That is incorrect. In his recent interview in Cyclesport he talked about many solutions to the problem. The is a multi page article and few fingers are pointed. 

In this interview as well he talks mostly about the challenges and opportunities
http://fora.tv/2008/02/17/Ethics_Dop...ure_of_Cycling

But of course these do not fit your uninformed opinion of him so you will likely just ignore them


----------



## Tri Slow Poke (Jul 22, 2006)

bas said:


> Will there be sweet deals on Lemonds now?



Some of the articles that I've read seem to indicate that Trek will allow its dealers to sell them at "friendlier" prices.


----------



## bigpinkt (Jul 20, 2006)

sevencycle said:


> Who is to say Lemond has never Doped. In his day it was very standard practice for the Captains to dope with their own blood.How did Lemond just pedal away from other greats that were doped.


Do you have any evidence? 

Lance, for example, has multiple failed test, sworn testimony from former teammates, all of his main competitors have been caught, multiple support staff have said he doped, he worked with a convicted doping doctor.....what evidence is there on Greg? None, his ex-teammates all say he never doped, in fact consulted against it. Support staff and DS's say the same.

Just because you hope Greg doped doesn't make it so. produce some evidence


----------



## Tri Slow Poke (Jul 22, 2006)

bigpinkt said:


> I know people whose life has been significantly altered because they told the truth about him. Not a good person.



I've heard the same things about him.


----------



## sevencycle (Apr 23, 2006)

bigpinkt said:


> Do you have any evidence?
> 
> Lance, for example, has multiple failed test, sworn testimony from former teammates, all of his main competitors have been caught, multiple support staff have said he doped, he worked with a convicted doping doctor.....what evidence is there on Greg? None, his ex-teammates all say he never doped, in fact consulted against it. Support staff and DS's say the same.
> 
> Just because you hope Greg doped doesn't make it so. produce some evidence


I didnt say he doped....."multiple failed tests" ???? Greg rode in the day when doping was not cheating as it is now. The past is known looking to the future is the cure.I dont think he deserves to ride the high horse that he try's to hop on.


----------



## Under ACrookedSky (Nov 8, 2005)

ABOUT THIS TASK: Decide whether each statement below agrees with the thread, answering yes or no and quoting the deciding words from the thread exactly. 1. Tri Slow Poke has read articles suggesting that Trek will let its dealers sell LeMond bikes at lower prices. 2. sevencycle says that Greg doped. 3. bigpinkt says that Greg's former teammates all deny that he doped. You will not need the records to do this.

SOURCE MATERIAL:
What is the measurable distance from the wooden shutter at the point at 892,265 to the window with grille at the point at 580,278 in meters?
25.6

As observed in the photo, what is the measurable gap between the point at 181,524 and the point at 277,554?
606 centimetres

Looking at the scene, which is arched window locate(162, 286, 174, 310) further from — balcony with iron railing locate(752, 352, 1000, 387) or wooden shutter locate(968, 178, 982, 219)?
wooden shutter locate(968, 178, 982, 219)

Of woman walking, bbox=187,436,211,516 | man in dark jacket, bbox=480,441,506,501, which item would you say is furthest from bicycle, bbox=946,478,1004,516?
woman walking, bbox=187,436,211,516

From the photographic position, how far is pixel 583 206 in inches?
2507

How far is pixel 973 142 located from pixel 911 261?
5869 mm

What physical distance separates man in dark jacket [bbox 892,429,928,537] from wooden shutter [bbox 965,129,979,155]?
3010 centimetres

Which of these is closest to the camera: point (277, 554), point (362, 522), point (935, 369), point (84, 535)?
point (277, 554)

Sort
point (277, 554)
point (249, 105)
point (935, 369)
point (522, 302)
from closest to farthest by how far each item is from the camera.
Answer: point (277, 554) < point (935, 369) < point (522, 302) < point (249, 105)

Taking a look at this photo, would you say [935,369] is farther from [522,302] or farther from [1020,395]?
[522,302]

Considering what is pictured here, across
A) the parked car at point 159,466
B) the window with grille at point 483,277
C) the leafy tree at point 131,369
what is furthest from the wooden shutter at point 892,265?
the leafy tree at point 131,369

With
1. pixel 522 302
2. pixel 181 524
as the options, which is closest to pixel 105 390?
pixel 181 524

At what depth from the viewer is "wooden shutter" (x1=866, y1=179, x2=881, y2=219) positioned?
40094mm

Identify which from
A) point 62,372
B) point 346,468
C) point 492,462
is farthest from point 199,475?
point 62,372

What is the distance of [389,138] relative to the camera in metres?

EXERCISE SOLUTION:
1. Yes: "Trek will allow its dealers to sell them"
2. No: "I didnt say he doped"
3. Yes: "his ex-teammates all say he never doped"